# Extracted entries
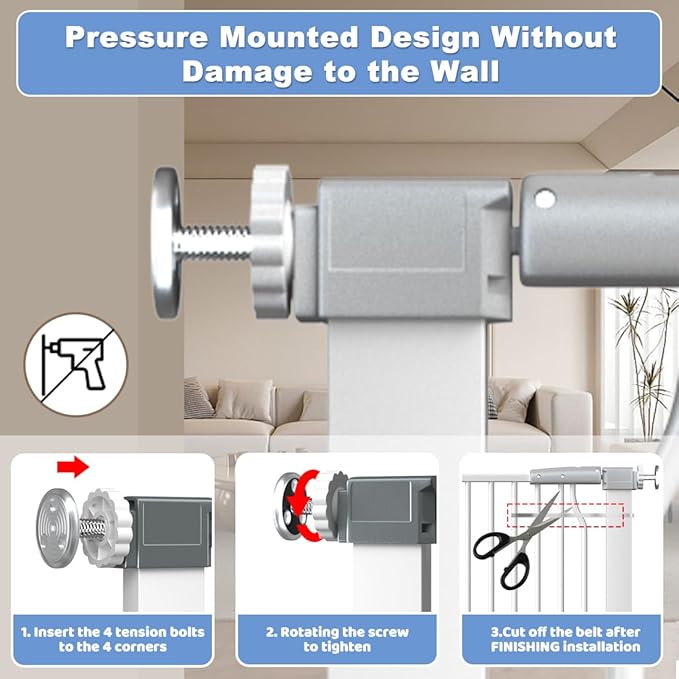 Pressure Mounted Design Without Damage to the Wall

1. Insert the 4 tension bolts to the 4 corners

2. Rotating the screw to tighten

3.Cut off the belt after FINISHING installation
* * *
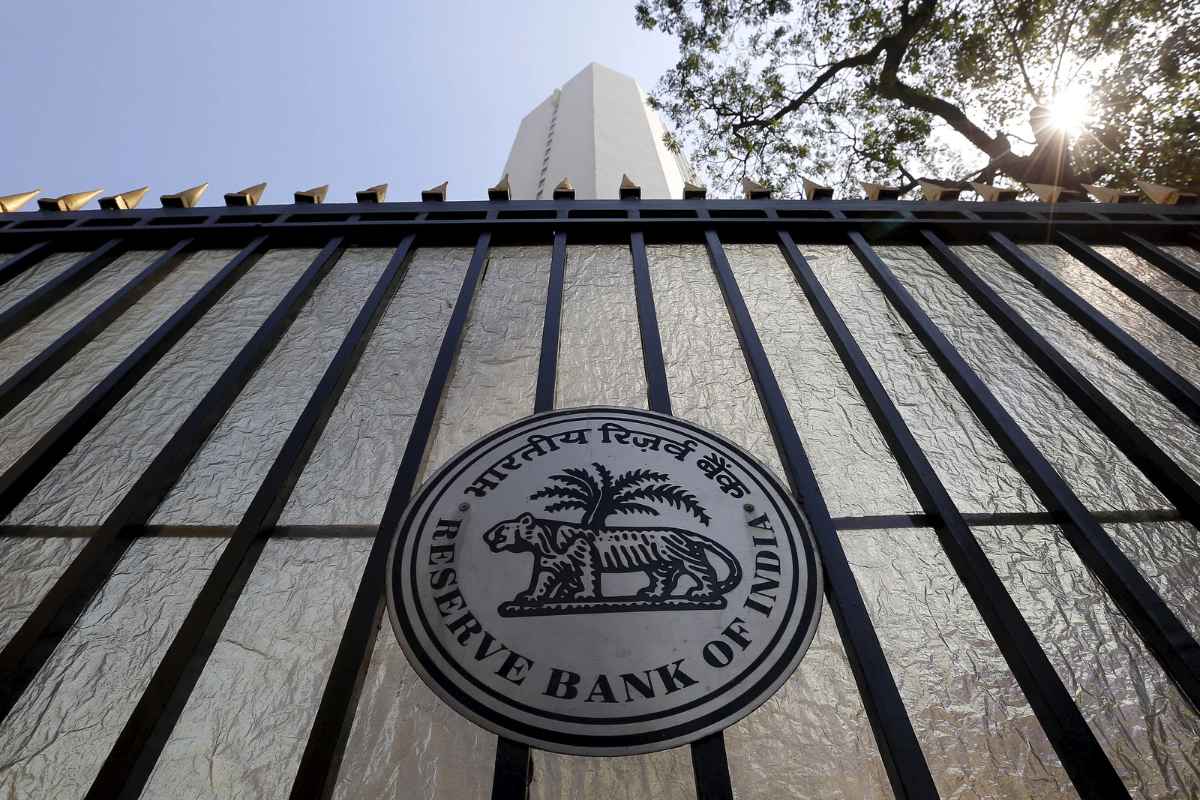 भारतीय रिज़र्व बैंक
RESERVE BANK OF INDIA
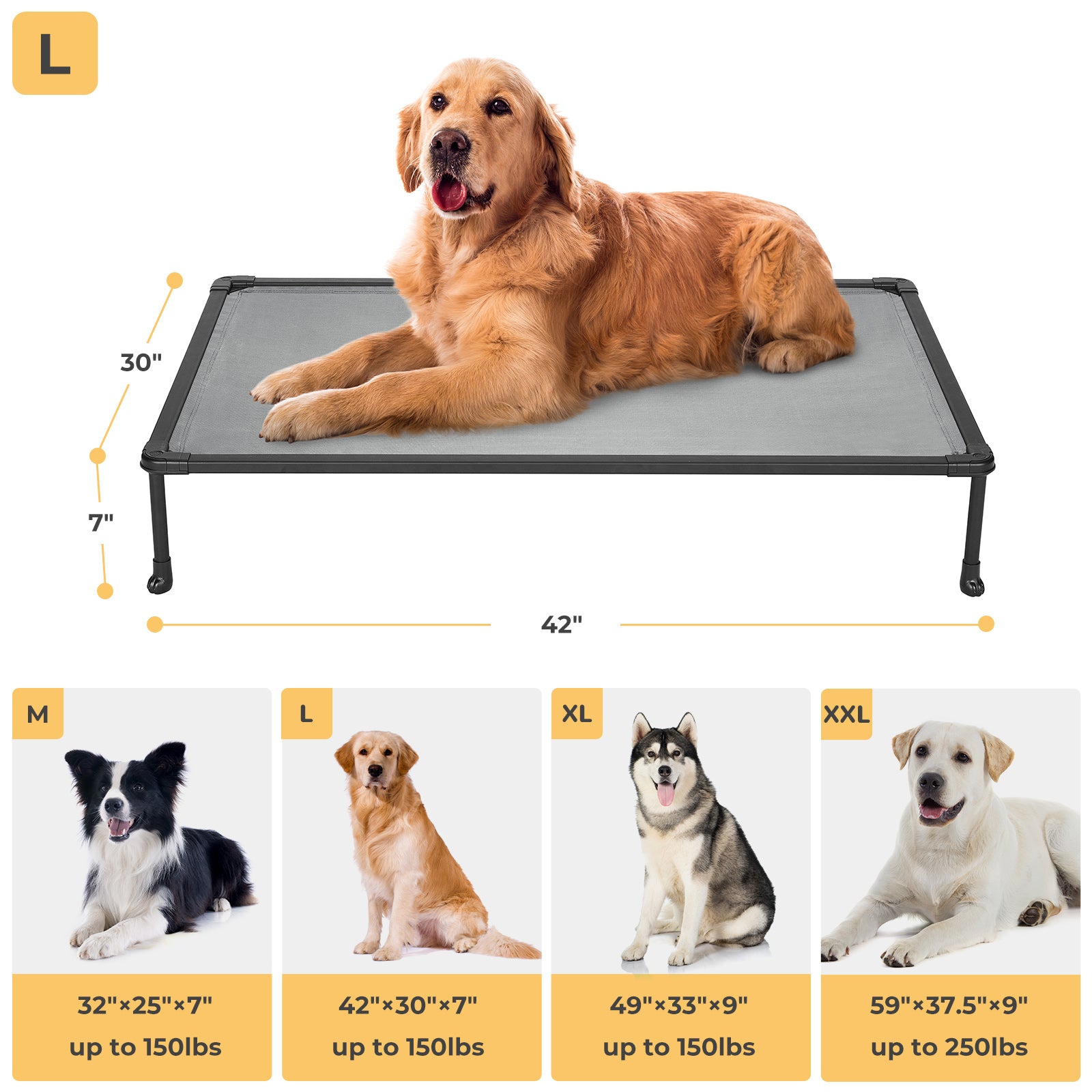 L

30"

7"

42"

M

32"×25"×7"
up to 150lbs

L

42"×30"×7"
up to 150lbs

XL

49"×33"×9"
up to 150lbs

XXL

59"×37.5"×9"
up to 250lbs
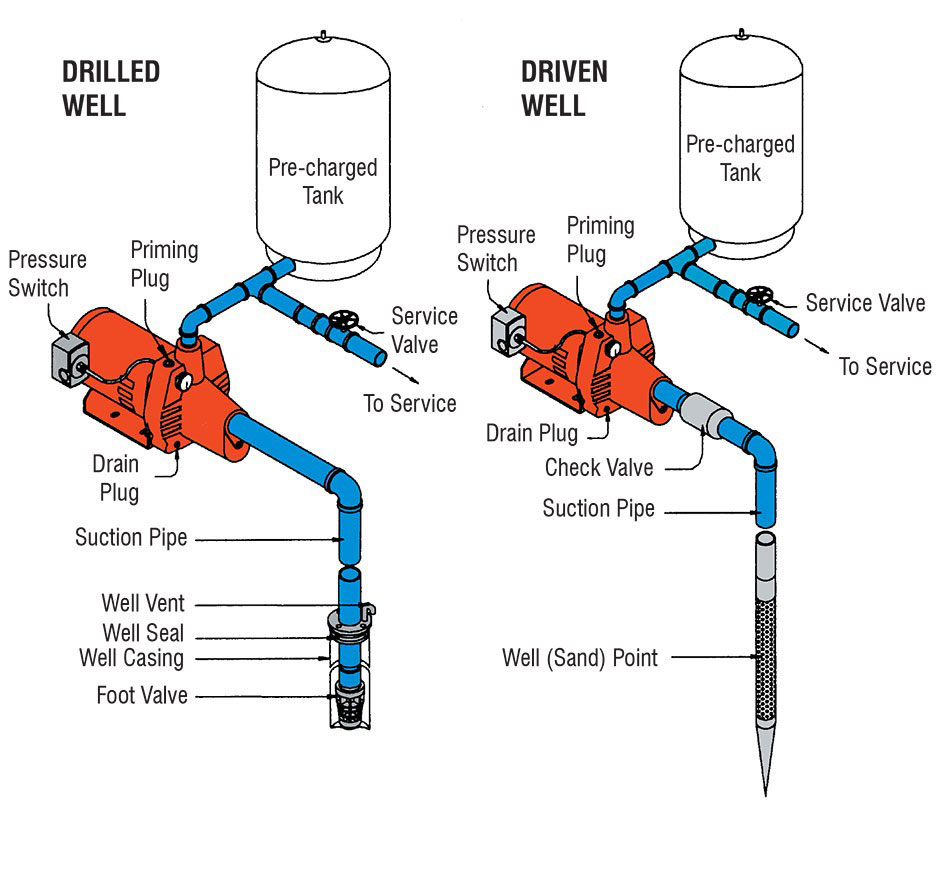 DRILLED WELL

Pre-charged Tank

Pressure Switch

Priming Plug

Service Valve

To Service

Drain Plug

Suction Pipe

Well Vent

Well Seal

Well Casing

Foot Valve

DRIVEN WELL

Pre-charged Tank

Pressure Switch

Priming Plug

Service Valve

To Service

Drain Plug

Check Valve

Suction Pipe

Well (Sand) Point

# What the task asks
Check the listing for the word "Valve". Show each line that has it.

# Solution for this problem
Service Valve
Foot Valve
Service Valve
Check Valve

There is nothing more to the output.